The most common AEs overall for SSTS 15 and 30 mcg were nausea, vomiting, and headache. As with any opioid, SSTS may be associated with respiratory or neuropsychiatric events, particularly in a postoperative setting where patients are recovering from anesthesia or have been administered concomitant CNS depressants, including other opioids during the surgery and during the initial stay in the recovery room. The most common respiratory AE was decreased oxygen saturation (5.6% of AEs). Three patients discontinued due to respiratory AE. Neuropsychiatric events among patients treated with sufentanil were headache (5.7%), dizziness (4.3%), confusional state/sedation (1.7%), somnolence (1.6%), and insomnia (1.4%). Discontinuation due to neuropsychiatric events occurred at low rates; specific events leading to discontinuation included confusional state and sopor. The most common gastrointestinal AEs were nausea (51%), vomiting (11.6%), PONV (4.2%), and constipation (3.6%). No patient required the use of naloxone. AEs observed in the studies were generally consistent with those associated with opioids and the postsurgical setting.

A total of 35 SAEs were reported among patients treated with SSTS; only 17 were considered related to treatment: one SAE occurred in a SSTS 30 mcg treated patients, the others in the SSTS 15 mcg group. All events were resolved, with the study drug withdrawn.

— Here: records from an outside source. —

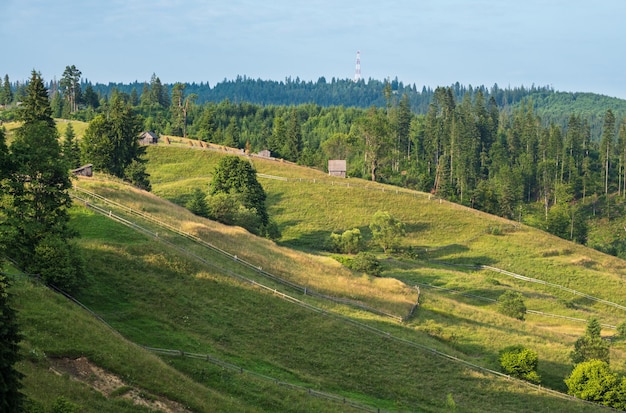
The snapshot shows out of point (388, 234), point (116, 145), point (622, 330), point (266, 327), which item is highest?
point (116, 145)

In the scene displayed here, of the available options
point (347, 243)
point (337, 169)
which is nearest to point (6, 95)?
point (337, 169)

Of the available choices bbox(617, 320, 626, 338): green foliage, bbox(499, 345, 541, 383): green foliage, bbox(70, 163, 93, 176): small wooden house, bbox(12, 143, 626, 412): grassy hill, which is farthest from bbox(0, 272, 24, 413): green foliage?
bbox(617, 320, 626, 338): green foliage

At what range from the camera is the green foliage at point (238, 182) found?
98500 millimetres

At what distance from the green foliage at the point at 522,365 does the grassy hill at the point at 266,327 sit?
1167 mm

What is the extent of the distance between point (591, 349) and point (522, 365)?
8297 mm

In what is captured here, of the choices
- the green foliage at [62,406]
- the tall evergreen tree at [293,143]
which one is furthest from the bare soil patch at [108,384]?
the tall evergreen tree at [293,143]

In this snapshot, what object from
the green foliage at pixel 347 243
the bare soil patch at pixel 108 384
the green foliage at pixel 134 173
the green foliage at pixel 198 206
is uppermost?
the green foliage at pixel 134 173

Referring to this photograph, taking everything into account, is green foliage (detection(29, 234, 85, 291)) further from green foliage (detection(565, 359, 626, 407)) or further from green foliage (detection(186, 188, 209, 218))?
green foliage (detection(186, 188, 209, 218))

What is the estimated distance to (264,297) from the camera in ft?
187

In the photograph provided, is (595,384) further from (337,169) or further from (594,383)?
(337,169)

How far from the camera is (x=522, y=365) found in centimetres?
5528

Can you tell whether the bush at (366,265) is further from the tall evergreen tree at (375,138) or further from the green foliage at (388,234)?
the tall evergreen tree at (375,138)

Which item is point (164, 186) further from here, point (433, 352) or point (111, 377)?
point (111, 377)

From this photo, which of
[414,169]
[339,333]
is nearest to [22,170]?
[339,333]
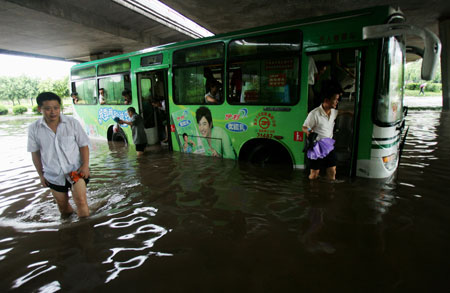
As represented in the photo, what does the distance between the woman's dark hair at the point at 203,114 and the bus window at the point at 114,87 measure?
9.79 feet

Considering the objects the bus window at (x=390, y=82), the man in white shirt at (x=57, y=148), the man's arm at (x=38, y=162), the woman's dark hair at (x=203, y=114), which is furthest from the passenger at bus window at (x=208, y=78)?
the man's arm at (x=38, y=162)

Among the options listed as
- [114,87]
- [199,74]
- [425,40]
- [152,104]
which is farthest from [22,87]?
[425,40]

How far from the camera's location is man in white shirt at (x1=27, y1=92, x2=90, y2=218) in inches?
116

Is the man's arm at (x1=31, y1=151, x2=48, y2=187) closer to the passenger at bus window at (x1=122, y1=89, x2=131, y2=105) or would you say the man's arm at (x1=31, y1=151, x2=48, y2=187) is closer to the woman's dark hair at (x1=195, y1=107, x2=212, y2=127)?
the woman's dark hair at (x1=195, y1=107, x2=212, y2=127)

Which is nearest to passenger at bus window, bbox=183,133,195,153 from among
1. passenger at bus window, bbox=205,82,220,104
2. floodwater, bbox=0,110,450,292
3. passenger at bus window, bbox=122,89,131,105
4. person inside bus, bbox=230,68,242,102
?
passenger at bus window, bbox=205,82,220,104

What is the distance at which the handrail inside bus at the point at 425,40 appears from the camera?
10.4 ft

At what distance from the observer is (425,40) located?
10.6 ft

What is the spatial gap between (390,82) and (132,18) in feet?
41.8

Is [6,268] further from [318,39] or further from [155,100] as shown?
[155,100]

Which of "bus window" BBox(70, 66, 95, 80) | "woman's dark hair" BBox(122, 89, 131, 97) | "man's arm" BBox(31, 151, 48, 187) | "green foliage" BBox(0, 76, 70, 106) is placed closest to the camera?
"man's arm" BBox(31, 151, 48, 187)

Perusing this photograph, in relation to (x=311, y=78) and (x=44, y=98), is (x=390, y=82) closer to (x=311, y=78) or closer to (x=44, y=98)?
(x=311, y=78)

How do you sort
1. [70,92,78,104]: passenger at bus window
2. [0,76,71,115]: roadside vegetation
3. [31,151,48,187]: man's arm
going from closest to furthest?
[31,151,48,187]: man's arm, [70,92,78,104]: passenger at bus window, [0,76,71,115]: roadside vegetation

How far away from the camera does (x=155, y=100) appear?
754cm

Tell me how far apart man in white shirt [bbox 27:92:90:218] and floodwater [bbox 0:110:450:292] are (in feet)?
2.02
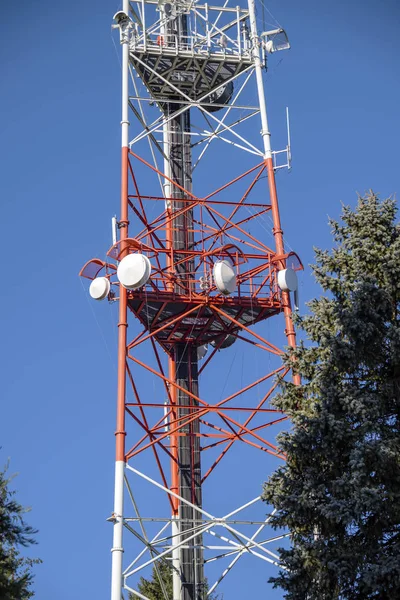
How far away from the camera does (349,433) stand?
25.9 m

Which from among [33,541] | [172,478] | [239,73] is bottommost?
[33,541]

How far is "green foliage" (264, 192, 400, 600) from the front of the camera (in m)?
25.1

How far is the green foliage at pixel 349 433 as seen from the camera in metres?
25.1

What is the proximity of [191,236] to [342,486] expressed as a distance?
16.4m

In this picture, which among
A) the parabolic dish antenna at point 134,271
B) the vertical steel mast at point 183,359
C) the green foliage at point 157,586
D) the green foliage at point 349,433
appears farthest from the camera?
the green foliage at point 157,586

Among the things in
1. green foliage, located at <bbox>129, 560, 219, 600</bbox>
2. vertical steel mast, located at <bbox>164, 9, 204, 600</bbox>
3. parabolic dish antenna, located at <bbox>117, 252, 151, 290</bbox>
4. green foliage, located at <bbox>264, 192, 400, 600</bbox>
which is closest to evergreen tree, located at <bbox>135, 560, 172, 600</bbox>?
green foliage, located at <bbox>129, 560, 219, 600</bbox>

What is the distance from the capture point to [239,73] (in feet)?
135

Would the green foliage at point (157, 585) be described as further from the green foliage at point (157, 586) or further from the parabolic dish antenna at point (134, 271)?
A: the parabolic dish antenna at point (134, 271)

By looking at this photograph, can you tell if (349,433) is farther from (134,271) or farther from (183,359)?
(183,359)

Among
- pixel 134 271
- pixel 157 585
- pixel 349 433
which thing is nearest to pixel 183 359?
pixel 134 271

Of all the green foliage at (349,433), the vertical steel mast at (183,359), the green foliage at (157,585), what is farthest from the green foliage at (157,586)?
the green foliage at (349,433)

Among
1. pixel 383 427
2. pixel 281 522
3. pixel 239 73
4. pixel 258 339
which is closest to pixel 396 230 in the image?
pixel 383 427

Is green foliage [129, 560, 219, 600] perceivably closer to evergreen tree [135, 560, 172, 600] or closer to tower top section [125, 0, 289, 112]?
evergreen tree [135, 560, 172, 600]

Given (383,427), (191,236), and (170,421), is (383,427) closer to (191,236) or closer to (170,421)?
(170,421)
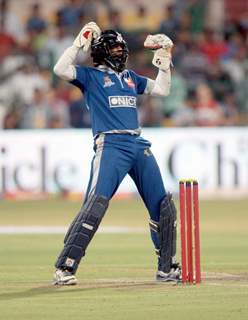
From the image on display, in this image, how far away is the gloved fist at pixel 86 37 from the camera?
10.2 m

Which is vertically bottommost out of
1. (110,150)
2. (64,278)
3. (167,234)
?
(64,278)

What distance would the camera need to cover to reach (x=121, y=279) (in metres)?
10.6

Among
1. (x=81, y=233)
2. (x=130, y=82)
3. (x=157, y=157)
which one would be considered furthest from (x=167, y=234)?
(x=157, y=157)

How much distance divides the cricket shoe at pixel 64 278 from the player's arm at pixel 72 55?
156 centimetres

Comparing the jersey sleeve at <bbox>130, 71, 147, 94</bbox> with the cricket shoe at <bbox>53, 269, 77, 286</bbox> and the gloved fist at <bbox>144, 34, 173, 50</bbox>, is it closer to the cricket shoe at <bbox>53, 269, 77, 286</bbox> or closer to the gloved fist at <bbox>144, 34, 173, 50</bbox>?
the gloved fist at <bbox>144, 34, 173, 50</bbox>

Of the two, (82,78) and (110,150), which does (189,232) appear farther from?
(82,78)

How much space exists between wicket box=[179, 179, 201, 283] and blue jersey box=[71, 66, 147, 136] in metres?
0.71

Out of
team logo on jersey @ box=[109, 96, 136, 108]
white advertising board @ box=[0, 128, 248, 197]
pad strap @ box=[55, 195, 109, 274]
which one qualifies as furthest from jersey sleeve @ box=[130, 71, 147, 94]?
white advertising board @ box=[0, 128, 248, 197]

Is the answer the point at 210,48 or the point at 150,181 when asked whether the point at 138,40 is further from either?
the point at 150,181

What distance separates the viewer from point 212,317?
8.29 m

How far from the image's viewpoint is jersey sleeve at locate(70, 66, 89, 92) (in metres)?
10.2

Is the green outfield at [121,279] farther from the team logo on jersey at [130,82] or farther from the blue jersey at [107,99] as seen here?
the team logo on jersey at [130,82]

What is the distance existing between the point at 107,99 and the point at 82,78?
0.87 feet

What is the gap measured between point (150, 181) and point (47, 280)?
1.24m
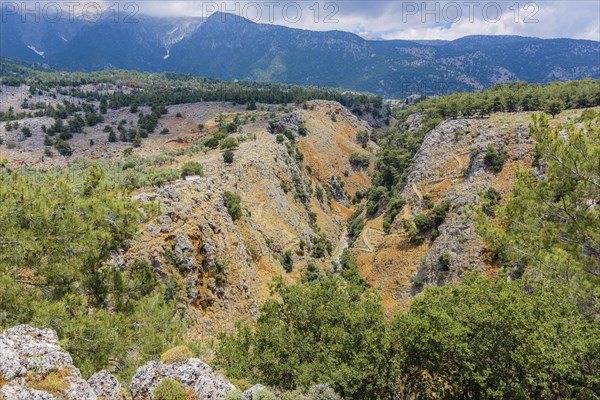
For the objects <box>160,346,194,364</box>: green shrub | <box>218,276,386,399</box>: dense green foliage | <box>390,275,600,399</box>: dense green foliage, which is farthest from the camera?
<box>218,276,386,399</box>: dense green foliage

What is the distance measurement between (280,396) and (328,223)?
166ft

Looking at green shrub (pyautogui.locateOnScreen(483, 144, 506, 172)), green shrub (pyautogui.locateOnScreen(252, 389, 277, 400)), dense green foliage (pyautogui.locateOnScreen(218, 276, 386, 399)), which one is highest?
green shrub (pyautogui.locateOnScreen(483, 144, 506, 172))

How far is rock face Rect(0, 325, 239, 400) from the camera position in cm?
725

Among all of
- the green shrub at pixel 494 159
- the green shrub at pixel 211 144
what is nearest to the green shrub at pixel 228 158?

The safety profile of sufentanil is well established based on more than 30 years of experience with sufentanil used for general anesthesia and for epidural analgesia.

Other PCAs

Two studies (Dransart C, 2018; Melson TI, 2014) compared SSTS vs. PCA with IV morphine. Patients using SSTS reported more rapid onset of analgesia and patient and nurse ease of care and satisfaction scores were higher than IV PCA. Adverse events were similar between the two groups. No other studies have been performed to compare SSTS to other PCAs.

Conclusions

In summary, the SSTS is an important system for the management of moderate-to-severe acute pain in a hospital setting. SSTS is well tolerated, with no unexpected AEs and no clinically meaningful vital sign changes. These data confirm the safety and tolerability of the SSTS. Successful pain management resulted in a high level of acceptance of the SSTS by patients with high satisfaction for the method of pain control.